Page text |
>>>>

Specifies a user command to run when Pgpool-II check that trusted servers respond to ping. Any %h in the string is replaced by each host name specified trusted_servers. Default is ping -q -c3 %h.

This parameter can only be set at server start.

5.15.4. Virtual IP control

delegate_ip (string)

Specifies the virtual IP address (VIP) of Pgpool-II that is connected from client servers (application servers etc.). When a Pgpool-II is switched from standby to active, the Pgpool-II takes over this VIP. VIP will not be brought up in case the quorum does not exist. Default is ''(empty): which means virtual IP will never be brought up.

This parameter can only be set at server start.

if_cmd_path (string)

Specifies the path to the command that Pgpool-II will use to switch the virtual IP on the system. Set only the path of the directory containing the binary, such as "/sbin" or such directory. If if_up_cmd or if_down_cmd starts with "/", this parameter will be ignored.

This parameter can only be set at server start.

if_up_cmd (string)

<<<<

Job 1 |
Copy out every one of the entries below line for line, with no changes.
The Pgpool-II settings text and the entries are unrelated to each other.

Given data |
>>>>

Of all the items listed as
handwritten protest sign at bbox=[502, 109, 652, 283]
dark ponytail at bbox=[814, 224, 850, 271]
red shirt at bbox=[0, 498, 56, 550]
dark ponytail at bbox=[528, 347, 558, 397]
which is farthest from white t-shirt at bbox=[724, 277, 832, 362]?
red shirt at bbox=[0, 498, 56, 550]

<<<<

Job 2 |
Please extend the Pgpool-II settings text, picking up after its last line.

Reply 1 |
Of all the items listed as
handwritten protest sign at bbox=[502, 109, 652, 283]
dark ponytail at bbox=[814, 224, 850, 271]
red shirt at bbox=[0, 498, 56, 550]
dark ponytail at bbox=[528, 347, 558, 397]
which is farthest from white t-shirt at bbox=[724, 277, 832, 362]?
red shirt at bbox=[0, 498, 56, 550]

Reply 2 |
Specifies the command to bring up the virtual IP. Set the command and parameters such as "ip addr add $_IP_$/24 dev eth0 label eth0:0". Since root privilege is required to execute this command, use setuid on ip command or allow Pgpool-II startup user (postgres user by default) to run sudo command without a password, and specify it such as "/usr/bin/sudo /sbin/ip addr add $_IP_$/24 dev eth0 label eth0:0". $_IP_$ will get replaced by the IP address specified in the delegate_ip.

This parameter can only be set at server start.

if_down_cmd (string)

Specifies the command to bring down the virtual IP. Set the command and parameters such as "ip addr del $_IP_$/24 dev eth0". Since root privilege is required to execute this command, use setuid on ip command or allow Pgpool-II startup user (postgres user by default) to run sudo command without a password, and specify it such as "/usr/bin/sudo /sbin/ip addr del $_IP_$/24 dev eth0". $_IP_$ will get replaced by the IP address specified in the delegate_ip.

This parameter can only be set at server start.

arping_path (string)

Specifies the path to the command that Pgpool-II will use to send the ARP requests after the virtual IP switch. Set only the path of the directory containing the binary, such as "/usr/sbin" or such directory. If arping_cmd starts with "/", this parameter will be ignored.

This parameter can only be set at server start.

arping_cmd (string)

Specifies the command to use for sending the ARP requests after the virtual IP switch. Set the command and parameters such as "arping -U $_IP_$ -w 1 -I eth0". Since root privilege is required to execute this command, use setuid on ip command or allow Pgpool-II startup user (postgres user by default) to run sudo command without a password, and specify it such as "/usr/bin/sudo /usr/sbin/arping -U $_IP_$ -w 1 -I eth0". $_IP_$ will get replaced by the IP address specified in the delegate_ip.

This parameter can only be set at server start.

ping_path (string)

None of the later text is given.